Copy out the entries from the start through the line containing "Седан Mercedes-Benz E-Class 2011 в Києві", word for word. Include only the text and omit the pictures.

Extracted data entries
[Start of section]
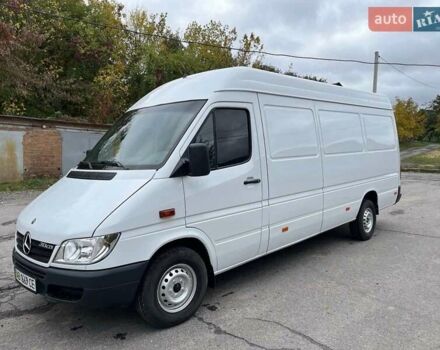 Белый Мерседес Sprinter, объемом двигателя 2.15 л и пробегом 487 тыс. км за 12700 $, фото 2 на Automoto.ua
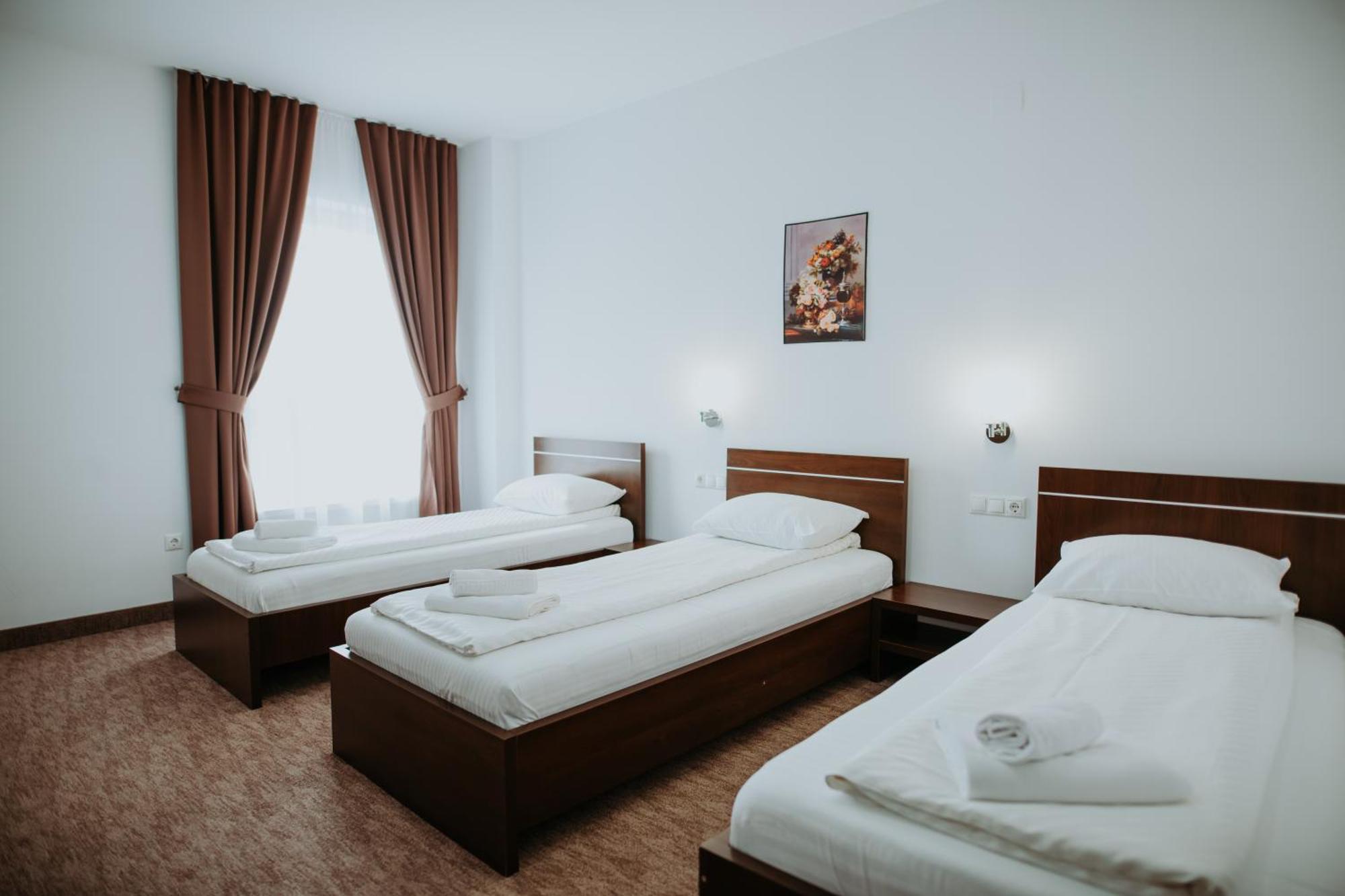 Hotel Select Sibiu Exterior photo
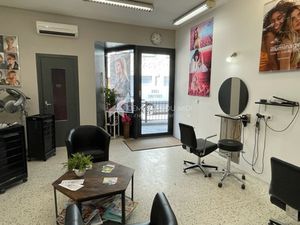 Quissac  beau salon de coiffure en centre ville.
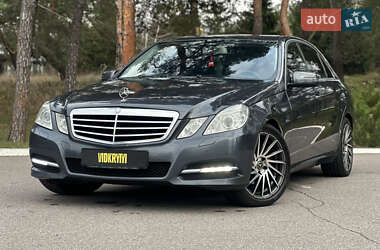 Седан Mercedes-Benz E-Class 2011 в Києві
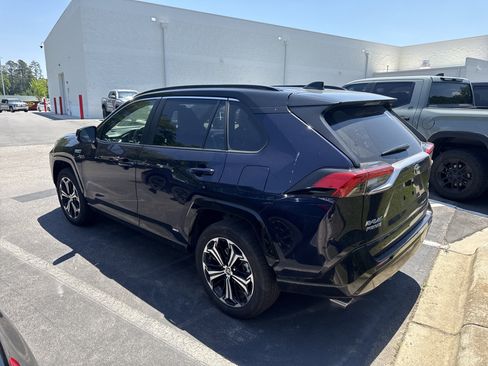 Used 2024 Toyota RAV4 XSE AWD/4WD image 10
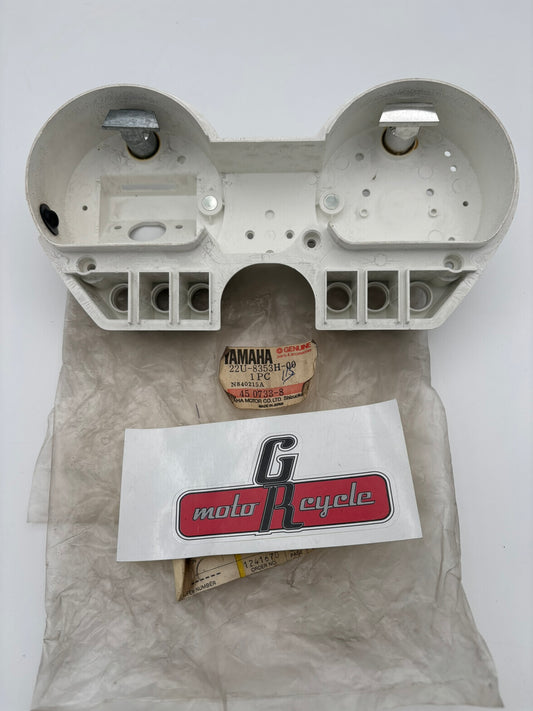 YAMAHA INNER CASE 22U-8353H-00-00 Y13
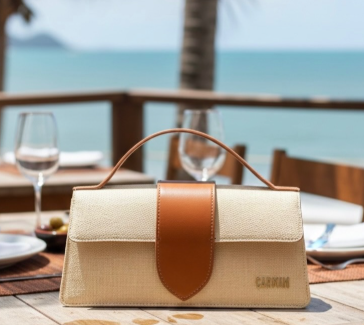 Bolsa feminina Carmim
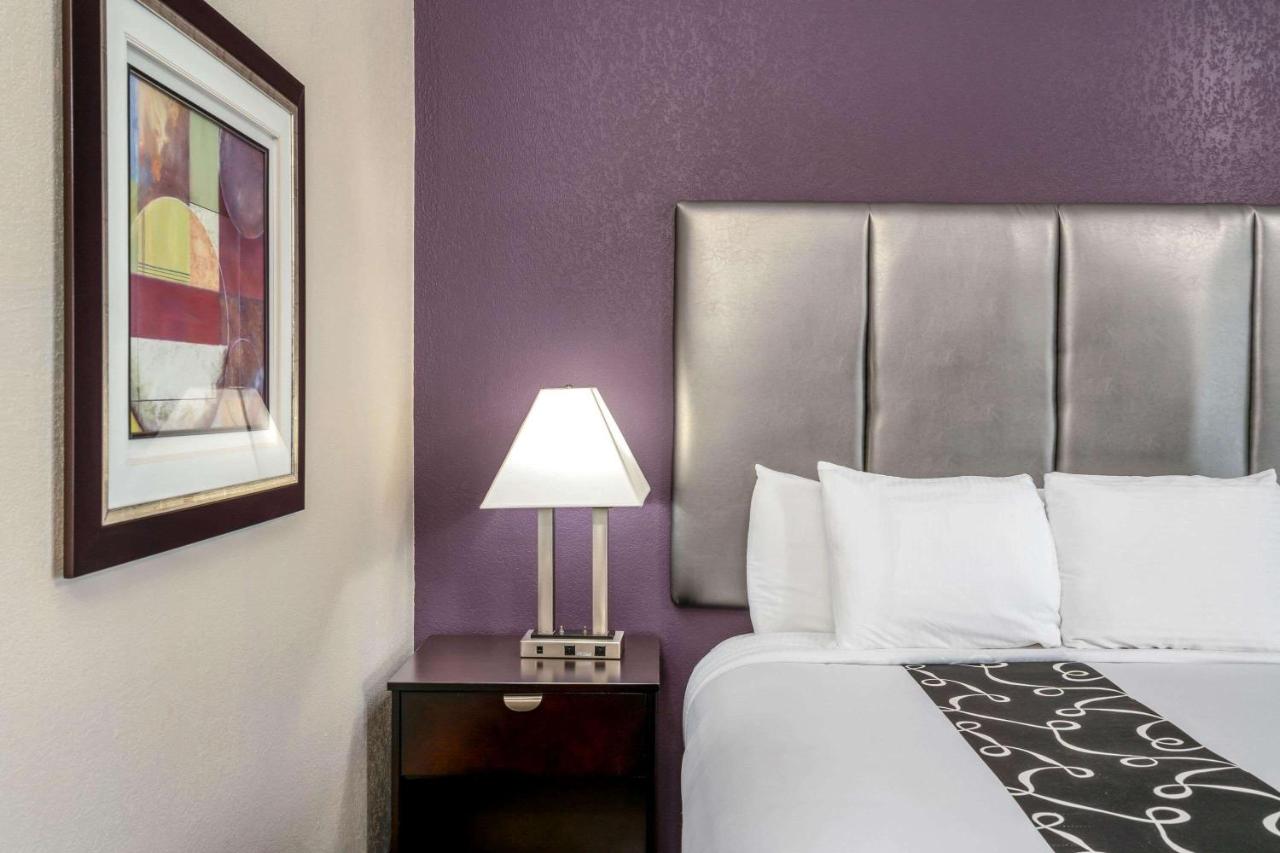 Executive King Room - Non-Smoking at La Quinta Inn & Suites by Wyndham Canton MS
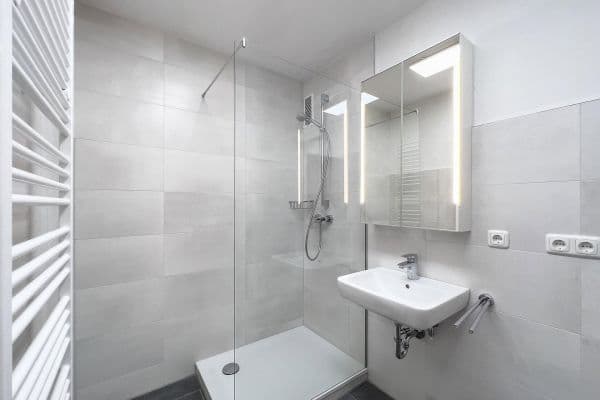 Pronájem bytu 3+1 85 m², Isarstraße 26, Regensburg, Bavorsko Pronájem bytu 3+1 85 m², Isarstraße 26, Regensburg, Bavorsko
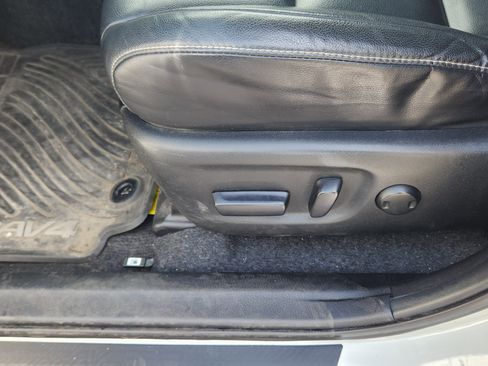 Used 2015 Toyota RAV4 Limited w/ Technology Package AWD/4WD image 18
[End of section]
[ANSWER FOR THE TASK]
 Белый Мерседес Sprinter, объемом двигателя 2.15 л и пробегом 487 тыс. км за 12700 $, фото 2 на Automoto.ua
 Hotel Select Sibiu Exterior photo
 Quissac  beau salon de coiffure en centre ville.
 Седан Mercedes-Benz E-Class 2011 в Києві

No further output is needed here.